Les producteurs multimédia continueront à exiger un financement autonome pour leurs productions destinées à circuler exclusivement sur la Toile. Ils déplorent en ce sens l'orientation du nouveau Fonds des médias du Canada, un fonds qui favorise selon eux les télédiffuseurs traditionnels en obligeant les producteurs multimédia à y être associés.

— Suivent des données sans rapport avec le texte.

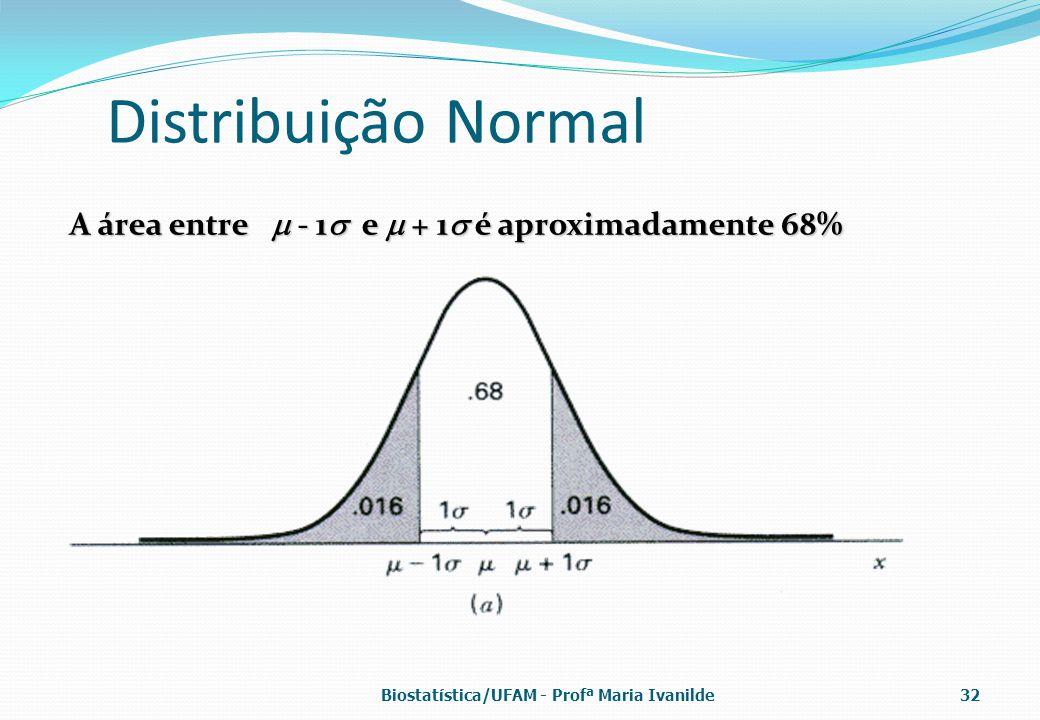 Distribuição Normal A área entre  - 1 e  + 1 é aproximadamente 68%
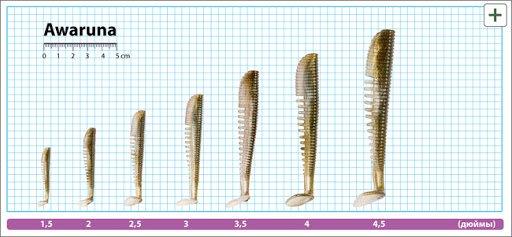 Ловля окуня на микроджиг: теория и практика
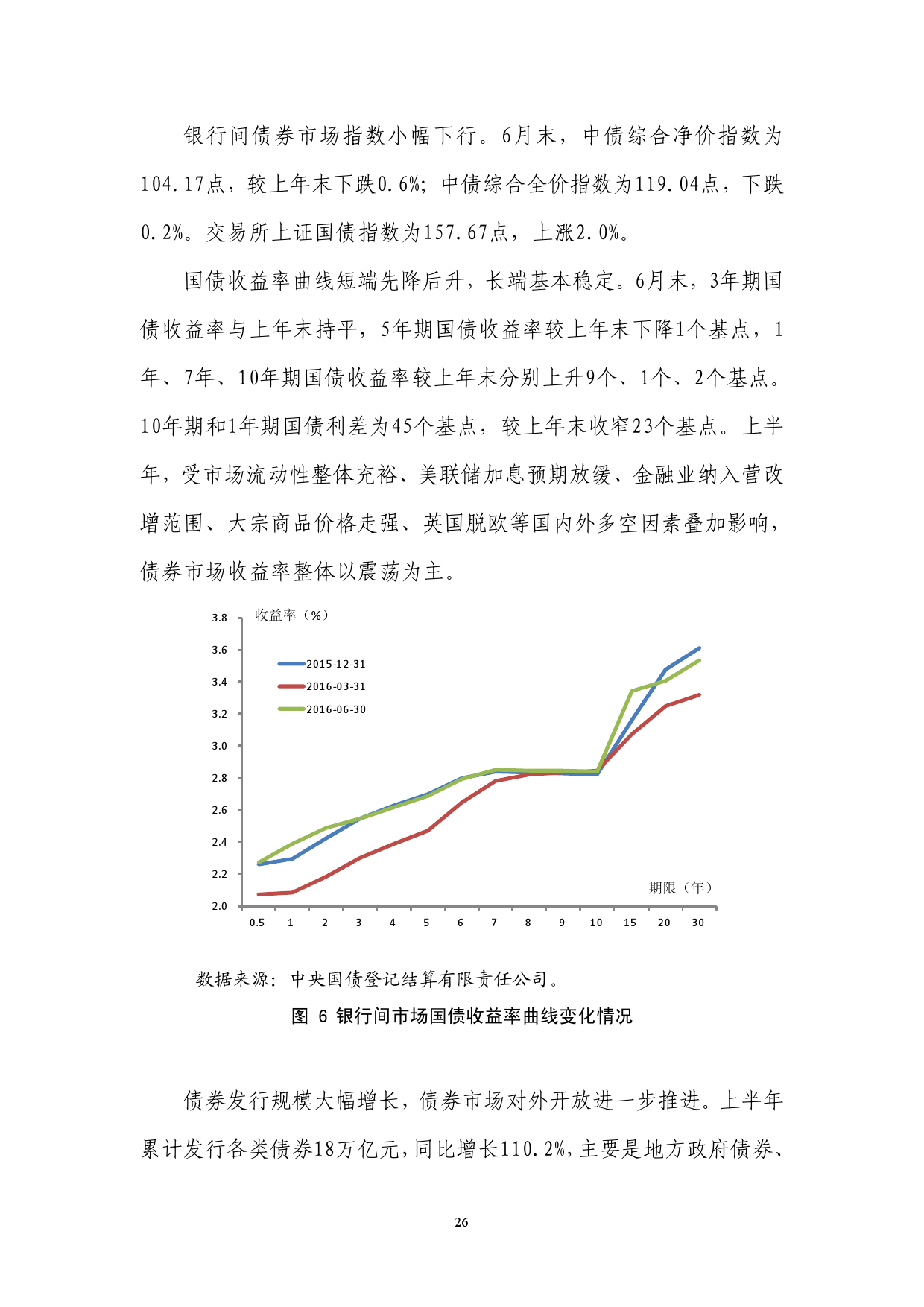 2016年Q2中国货币政策执行报告_000032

Le 9 mars dernier, le ministre du Patrimoine Canadien, James Moore, a annoncé la fusion du Fonds canadien de télévision et du Fonds des nouveaux médias du Canada. On s'en doute bien, la nouvelle fut applaudie par une partie des diffuseurs traditionnels, dont Quebecor Media et CTV. Du côté de la webproduction, l'esprit était plutôt à la... webdéception. C'était palpable, jeudi dernier à l'événement Montréal Web Vidéo 2009, où la plupart des producteurs multimédia d'ici étaient présents.

 

«Être associé obligatoirement à un diffuseur traditionnel devient limitatif. Ça force les petits producteurs à se coller au modèle traditionnel télévisuel, ce qui va à l'encontre de la philosophie web, de la création audiovisuelle sur l'internet. À mon sens, cette règle risque de brimer la liberté d'expression acquise par les producteurs multimédia, car le diffuseur traditionnel conserve un droit de regard sur la scénarisation, sur la conception d'ensemble d'une production» estime Jean-Martin Desmarais, producteur de www.chezjules.tv, un téléroman en ligne qui connaît actuellement un succès croissant.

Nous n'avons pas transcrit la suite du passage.